=== EXTRAIT DU DOCUMENT ===

Jason Carrington discute avec Alex Thomson et Quentin Lucet, du cabinet VPLP

Jason Carrington : “Je suis un grand fan des Imoca”

Depuis qu’il a lancé son chantier Carrington Boats en novembre 2017, le carnet de commandes de Jason Carrington ne désemplit pas, entre le Fast40 Ran, le dernier Imoca Hugo Boss pour Alex Thomson Racing et Britannia, le premier AC75 d’Ineos Team UK, sans oublier le deuxième bateau en cours de construction et un Imoca pour The Ocean Race actuellement à l’arrêt (celui du projet baptisé Switchback, arrêté faute de financement, selon nos informations). Tip & Shaft a échangé avec lui.

Jason, comment le chantier tourne-t-il dans la période actuelle ?
Plus lentement que la normale, mais c’est mieux que pas du tout. Nous avons arrêté deux-trois semaines après le premier briefing de Boris (Johnson, le Premier ministre anglais), tout le monde est rentré chez soi et à présent, nous sommes revenus, en sachant que nous allions tous bien. Nous avons un nouvel agent de sécurité à la porte qui prend les livraisons, nous contrôlons la température de chacun et nous avons mis en place deux équipes afin d’avoir moins de monde dans l’atelier.

Combien de personnes travaillent actuellement ?
Si on prend tout le monde, en incluant ceux qui travaillent en bureau, nous avons à peu près 50 personnes en ce moment, mais en réalité, nous n’en avons que deux ou trois dans les bureaux, ceux qui peuvent travaillent chez eux. Nous avons l’impression de bien respecter la distanciation sociale, l’atelier est grand et peut contenir 20 personnes, le seul danger est que les gens veuillent se parler.

Cette crise affecte-t-elle vos deadlines ?
Les timings sont toujours très serrés sur ces bateaux, c’est en permanence un défi. Heureusement, nous étions plutôt en avance avant que cette période ne commence. Nous avions une équipe de nuit depuis le début du projet [celui du deuxième AC75 d’Ineos Team UK, NDLR], donc nous avons réussi à prendre de l’avance, elle a forcément été un peu grignotée, mais ça va, nous sommes encore dans les timings. Le danger pour nous serait d’être forcés à arrêter. Si nous devions nous arrêter pour une certaine période, il deviendrait impossible de terminer le bateau à temps. Pour l’instant, nous sommes toujours sur la bonne voie.

Le bateau d’Ineos est-il le seul sur lequel vous travaillez en ce moment ?
Oui. Nous avons un Imoca ici qui est à peu près construit à moitié, nous continuons à discuter avec ces gars, mais nous ne travaillons pas vraiment dessus en ce moment, nous sommes à plein régime sur le deuxième AC75.

Où en est cet Imoca construit pour The Ocean Race ?
La coque est terminée, environ le tiers de la structure y a été installé, sachant que toute la structure a été construite. Nous n’avons pas encore commencé le pont, son moule est ici.

Ce projet est en suspens, non ?
On va dire qu’il est en attente, c’est la formule la plus appropriée.

Ce bateau serait-il accessible pour un éventuel acquéreur ?

=== MATÉRIEL FOURNI ===

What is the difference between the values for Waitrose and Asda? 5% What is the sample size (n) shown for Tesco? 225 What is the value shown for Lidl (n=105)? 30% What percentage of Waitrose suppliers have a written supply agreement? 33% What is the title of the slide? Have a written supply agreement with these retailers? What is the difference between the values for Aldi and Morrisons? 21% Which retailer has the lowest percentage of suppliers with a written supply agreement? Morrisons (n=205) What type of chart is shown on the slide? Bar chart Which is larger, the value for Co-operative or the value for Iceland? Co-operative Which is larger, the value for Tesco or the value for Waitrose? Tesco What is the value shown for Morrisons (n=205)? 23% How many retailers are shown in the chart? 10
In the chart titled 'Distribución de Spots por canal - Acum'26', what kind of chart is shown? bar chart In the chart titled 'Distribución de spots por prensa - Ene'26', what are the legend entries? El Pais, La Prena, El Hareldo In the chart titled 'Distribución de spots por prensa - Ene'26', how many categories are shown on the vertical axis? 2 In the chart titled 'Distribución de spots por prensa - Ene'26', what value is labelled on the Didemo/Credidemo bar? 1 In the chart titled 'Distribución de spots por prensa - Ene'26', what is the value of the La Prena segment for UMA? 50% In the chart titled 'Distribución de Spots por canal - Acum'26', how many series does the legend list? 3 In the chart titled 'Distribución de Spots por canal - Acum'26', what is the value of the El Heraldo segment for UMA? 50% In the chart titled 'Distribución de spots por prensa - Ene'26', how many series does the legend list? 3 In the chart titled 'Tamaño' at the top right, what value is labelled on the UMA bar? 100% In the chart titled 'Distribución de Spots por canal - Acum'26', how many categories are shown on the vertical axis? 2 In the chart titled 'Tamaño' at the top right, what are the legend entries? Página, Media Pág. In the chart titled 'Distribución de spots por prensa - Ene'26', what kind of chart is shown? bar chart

===
=== MATÉRIEL FOURNI ===

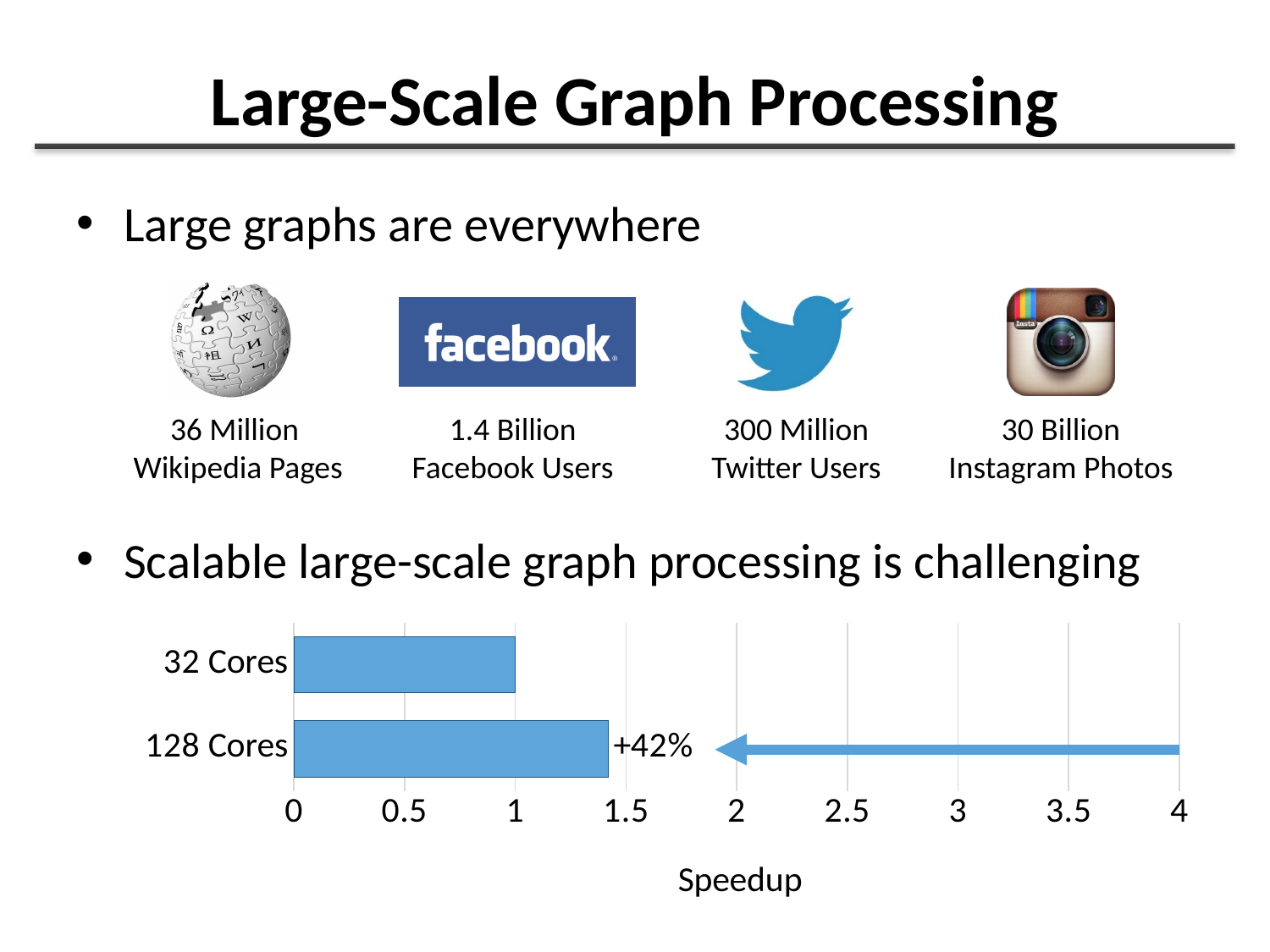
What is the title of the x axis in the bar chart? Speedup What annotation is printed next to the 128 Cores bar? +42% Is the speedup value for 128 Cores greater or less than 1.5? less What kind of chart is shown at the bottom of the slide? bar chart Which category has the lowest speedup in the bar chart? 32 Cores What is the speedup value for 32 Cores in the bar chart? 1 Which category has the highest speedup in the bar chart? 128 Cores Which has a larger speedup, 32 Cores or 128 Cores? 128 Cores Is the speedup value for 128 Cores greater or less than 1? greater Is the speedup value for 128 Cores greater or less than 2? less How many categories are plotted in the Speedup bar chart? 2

===

**TÂCHE 1**
Répondez à ces questions d'après l'entretien :
(a) En quel mois et quelle année Jason Carrington a-t-il lancé son chantier ?
(b) Combien de personnes l'atelier peut-il contenir ?
(c) Quelle partie de l'Imoca construit pour The Ocean Race n'a pas encore été commencée ?
**TÂCHE 2**
Recopiez s'il vous plaît le passage de l'entretien qui va de « La coque est » à « un éventuel acquéreur ? ».

**RÉPONSE 1**
(a) En novembre 2017.
(b) 20 personnes.
(c) Le pont.

**RÉPONSE 2**
La coque est terminée, environ le tiers de la structure y a été installé, sachant que toute la structure a été construite. Nous n’avons pas encore commencé le pont, son moule est ici.

Ce projet est en suspens, non ?
On va dire qu’il est en attente, c’est la formule la plus appropriée.

Ce bateau serait-il accessible pour un éventuel acquéreur ?